Leading 2-1 in the series, and 2-1 in game four, A.J. Hinch just summoned Justin Verlander from the bullpen to try and protect the lead and allow the Astros to finish the ALDS without having to go back to Houston for a winner-take-all finale. Given how good Chris Sale has looked for the Red Sox, and how dominant David Price was for Boston yesterday, it’s easy to see the appeal of putting your best arm on the mound and just riding him to victory.

But this decision just felt like an overreaction given the alternatives. Warming up next to Verlander was Will Harris. Will Harris isn’t a big name, but for the last few years, he’s been one of the best relievers in baseball.

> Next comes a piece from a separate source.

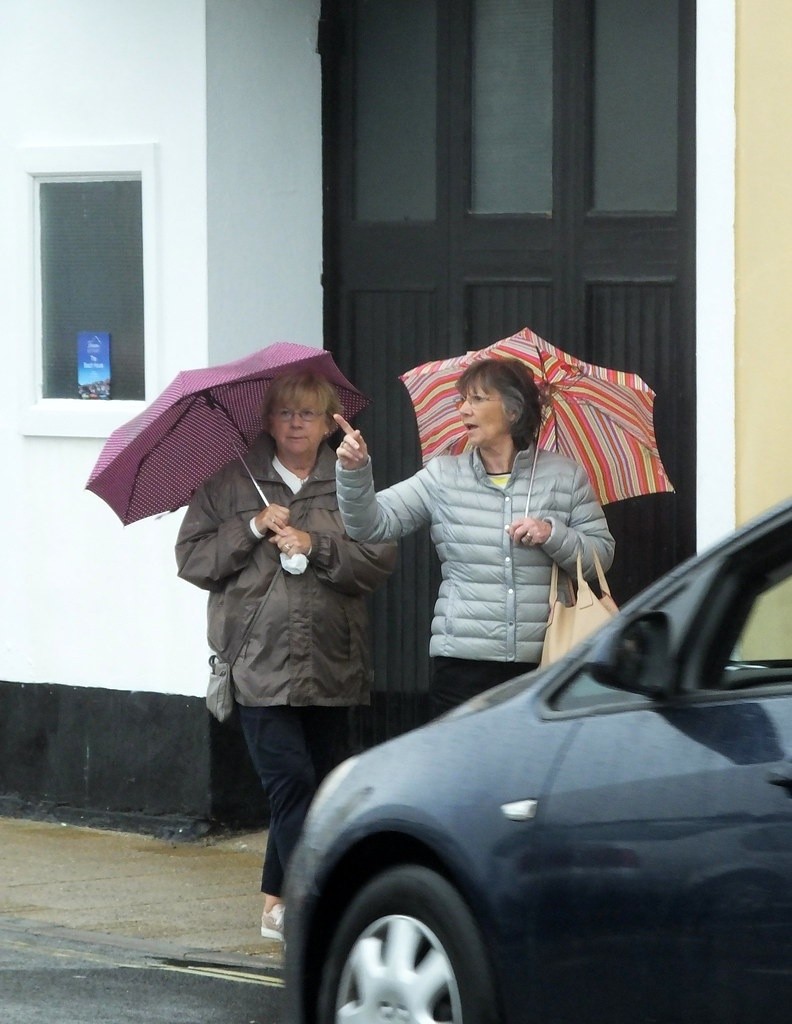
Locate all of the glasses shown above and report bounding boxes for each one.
[269,407,324,422]
[453,395,501,410]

wOBA Allowed by RP, 2015-2017
# Name IP AVG OBP SLG wOBA
1 Kenley Jansen 189.1 0.165 0.204 0.272 0.207
2 Andrew Miller 198.2 0.151 0.221 0.249 0.212
3 Craig Kimbrel 181.1 0.158 0.248 0.268 0.234
4 Aroldis Chapman 174.2 0.177 0.269 0.251 0.238
5 Chris Devenski 164.1 0.183 0.239 0.311 0.238
6 Zach Britton 170.0 0.207 0.269 0.267 0.239
7 Wade Davis 169.1 0.175 0.262 0.265 0.239
8 Roberto Osuna 207.2 0.196 0.242 0.327 0.244
9 Will Harris 180.1 0.198 0.251 0.309 0.246
10 Pedro Strop 175.2 0.177 0.273 0.288 0.249
Minimum 150 IP

Harris was his usual dominant self this year, allowing a .262 wOBA. He posted the lowest BB% and the highest K% of his career. He doesn’t have Verlander’s velocity, but his cutter/curveball combination has led to consistently dominant results.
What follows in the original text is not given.